I have the same problem. I create a large automaton (several gigabytes in memory), pickle and load from disk: ValueError: binary data truncated (1) Python 3.6.6 x64 Windows 10, installed with pip install pyahocorasick

I cannot test if 32-bit python works, because the dataset is too large and I get a memory error (SystemError: <built-in method add_word of ahocorasick.Automaton object at 0x080305E0> returned NULL without setting an error)

WojciechMula commented 6 years ago

@Dobatymo is it possible to somehow get the dataset you use? I'd love to finally fix the bug, but I'm not able to reproduce it on my own.
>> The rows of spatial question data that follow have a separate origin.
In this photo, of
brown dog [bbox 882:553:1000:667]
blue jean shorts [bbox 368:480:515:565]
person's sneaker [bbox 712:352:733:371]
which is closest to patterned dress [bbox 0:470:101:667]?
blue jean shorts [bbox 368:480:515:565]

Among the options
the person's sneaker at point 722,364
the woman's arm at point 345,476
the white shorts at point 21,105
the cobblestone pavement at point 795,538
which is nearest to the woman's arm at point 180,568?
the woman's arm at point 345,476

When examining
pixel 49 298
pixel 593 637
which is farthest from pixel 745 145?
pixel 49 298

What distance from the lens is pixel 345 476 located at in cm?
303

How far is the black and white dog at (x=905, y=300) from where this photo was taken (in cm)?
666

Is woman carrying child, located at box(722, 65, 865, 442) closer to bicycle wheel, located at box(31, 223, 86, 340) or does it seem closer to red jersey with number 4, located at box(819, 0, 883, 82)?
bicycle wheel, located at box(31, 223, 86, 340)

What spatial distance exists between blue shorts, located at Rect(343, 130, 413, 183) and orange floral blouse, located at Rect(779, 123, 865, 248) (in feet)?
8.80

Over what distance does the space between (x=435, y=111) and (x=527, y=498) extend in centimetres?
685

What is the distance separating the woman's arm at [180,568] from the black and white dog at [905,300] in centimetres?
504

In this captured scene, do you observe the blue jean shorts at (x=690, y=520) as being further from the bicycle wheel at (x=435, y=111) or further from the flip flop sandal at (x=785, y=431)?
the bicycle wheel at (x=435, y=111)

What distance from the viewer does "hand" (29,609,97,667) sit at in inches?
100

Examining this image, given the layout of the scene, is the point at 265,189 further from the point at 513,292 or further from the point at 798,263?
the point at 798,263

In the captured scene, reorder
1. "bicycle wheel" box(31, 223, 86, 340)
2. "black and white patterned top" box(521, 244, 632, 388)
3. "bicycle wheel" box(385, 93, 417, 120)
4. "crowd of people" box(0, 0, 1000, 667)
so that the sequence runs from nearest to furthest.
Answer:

Dobatymo commented 6 years ago

I use this one https://dumps.wikimedia.org/enwiki/latest/enwiki-latest-all-titles-in-ns0.gz Tomorrow I can check which version/date of the dump exactly and give you the code to reproduce it.

WojciechMula commented 6 years ago

Great! Thank you

EmilStenstrom commented 6 years ago

Hah, nice! That’s the original dataset I used too. But I used the Swedish version of Wikipedia, not the English one. The idea was to quickly find all Wikipedia articles from a span of text.

Some thoughts:

1) does the automation get bigger than ram? 2) is there very long strings in Wikipedia that somehow throws this off? 3) are there Unicode codepoints that mess things up?
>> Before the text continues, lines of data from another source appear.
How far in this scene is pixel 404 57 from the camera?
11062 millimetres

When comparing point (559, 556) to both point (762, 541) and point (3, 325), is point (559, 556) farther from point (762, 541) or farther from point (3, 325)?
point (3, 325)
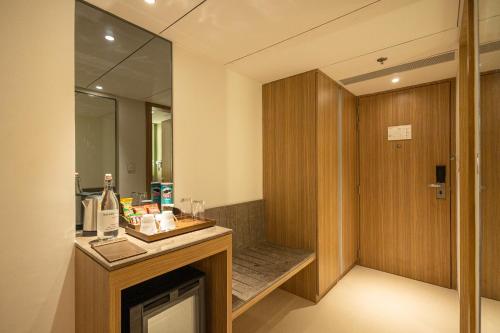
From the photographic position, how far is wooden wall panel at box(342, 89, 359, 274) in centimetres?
302

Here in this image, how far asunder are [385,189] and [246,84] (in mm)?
2225

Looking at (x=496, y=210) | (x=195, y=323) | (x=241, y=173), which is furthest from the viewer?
(x=241, y=173)

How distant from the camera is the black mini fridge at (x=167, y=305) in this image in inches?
46.4

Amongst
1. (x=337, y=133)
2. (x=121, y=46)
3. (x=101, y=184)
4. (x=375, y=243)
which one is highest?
(x=121, y=46)

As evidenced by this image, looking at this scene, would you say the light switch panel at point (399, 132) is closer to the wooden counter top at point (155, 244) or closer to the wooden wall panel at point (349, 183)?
the wooden wall panel at point (349, 183)

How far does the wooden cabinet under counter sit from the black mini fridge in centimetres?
10

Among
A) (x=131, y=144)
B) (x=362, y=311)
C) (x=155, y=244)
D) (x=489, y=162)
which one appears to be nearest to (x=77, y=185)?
(x=131, y=144)

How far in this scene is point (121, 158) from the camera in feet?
5.52

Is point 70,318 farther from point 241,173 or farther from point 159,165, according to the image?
point 241,173

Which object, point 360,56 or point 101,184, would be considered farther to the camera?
point 360,56

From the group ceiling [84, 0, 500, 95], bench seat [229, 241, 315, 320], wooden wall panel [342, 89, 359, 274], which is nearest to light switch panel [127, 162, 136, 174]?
ceiling [84, 0, 500, 95]

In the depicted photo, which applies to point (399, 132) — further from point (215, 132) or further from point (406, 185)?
point (215, 132)

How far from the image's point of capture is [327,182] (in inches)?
104

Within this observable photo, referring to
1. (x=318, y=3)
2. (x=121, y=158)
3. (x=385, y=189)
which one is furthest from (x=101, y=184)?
(x=385, y=189)
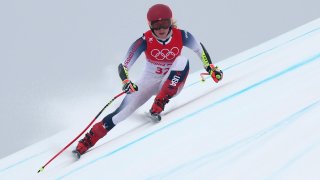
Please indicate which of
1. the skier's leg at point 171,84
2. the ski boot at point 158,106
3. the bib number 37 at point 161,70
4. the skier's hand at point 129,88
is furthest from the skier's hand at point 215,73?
the skier's hand at point 129,88

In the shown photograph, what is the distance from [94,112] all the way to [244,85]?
3.53m

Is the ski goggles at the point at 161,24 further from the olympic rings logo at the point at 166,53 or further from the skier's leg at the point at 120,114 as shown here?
the skier's leg at the point at 120,114

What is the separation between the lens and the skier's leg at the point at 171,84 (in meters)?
4.13

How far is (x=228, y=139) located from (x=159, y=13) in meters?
1.60

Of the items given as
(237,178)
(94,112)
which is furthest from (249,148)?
(94,112)

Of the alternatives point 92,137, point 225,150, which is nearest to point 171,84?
point 92,137

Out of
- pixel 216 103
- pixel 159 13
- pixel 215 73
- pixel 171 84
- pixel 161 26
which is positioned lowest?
pixel 216 103

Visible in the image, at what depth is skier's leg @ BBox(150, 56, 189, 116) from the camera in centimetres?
413

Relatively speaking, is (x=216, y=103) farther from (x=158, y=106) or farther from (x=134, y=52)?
(x=134, y=52)

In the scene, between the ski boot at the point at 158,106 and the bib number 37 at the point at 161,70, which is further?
the bib number 37 at the point at 161,70

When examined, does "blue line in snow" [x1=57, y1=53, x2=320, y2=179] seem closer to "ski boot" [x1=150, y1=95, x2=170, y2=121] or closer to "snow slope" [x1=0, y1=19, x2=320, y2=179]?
"snow slope" [x1=0, y1=19, x2=320, y2=179]

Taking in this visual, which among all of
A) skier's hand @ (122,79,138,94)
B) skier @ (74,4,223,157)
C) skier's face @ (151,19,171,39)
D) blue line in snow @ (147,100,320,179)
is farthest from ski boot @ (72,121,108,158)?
blue line in snow @ (147,100,320,179)

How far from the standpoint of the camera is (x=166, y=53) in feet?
14.2

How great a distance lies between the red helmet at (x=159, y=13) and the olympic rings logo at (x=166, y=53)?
0.34 meters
Dobatymo commented 6 years ago

Python 3.6.6 (v3.6.6:4cf1f54eb7, Jun 27 2018, 03:37:03) [MSC v.1900 64 bit (AMD64)] on win32

import gzip, pickle
import ahocorasick

def read(wiki_titles):
    with gzip.open(wiki_titles, "rt", encoding="utf-8") as fr:
        for line in fr:
            yield line.strip()

def create_automaton(wiki_titles):
    a = ahocorasick.Automaton()

    for i, line in enumerate(read(wiki_titles)):
        a.add_word(line.lower(), i)
    a.make_automaton()

    return a

if __name__ == "__main__":

    # https://dumps.wikimedia.org/enwiki/20180701/enwiki-20180701-all-titles-in-ns0.gz
    wiki_path = "enwiki-20180701-all-titles-in-ns0.gz"
    pickle_path = "enwiki.p"

    with open(pickle_path, "wb") as fw:
        a = create_automaton(wiki_path)
        pickle.dump(a, fw)
        del a

    with open(pickle_path, "rb") as fr:
        a = pickle.load(fr)
Traceback (most recent call last):
  File "...\test.py", line 30, in <module>
    a = pickle.load(fr)
ValueError: binary data truncated (1)

Memory usage maxes out at 10.75 GB (just small enough to work on my 16GB machine)

stats
EmilStenstrom commented 5 years ago

@WojciechMula Maybe it's time to close this bug, until someone sees this problem with the latest version of the code, and Python 3.6+?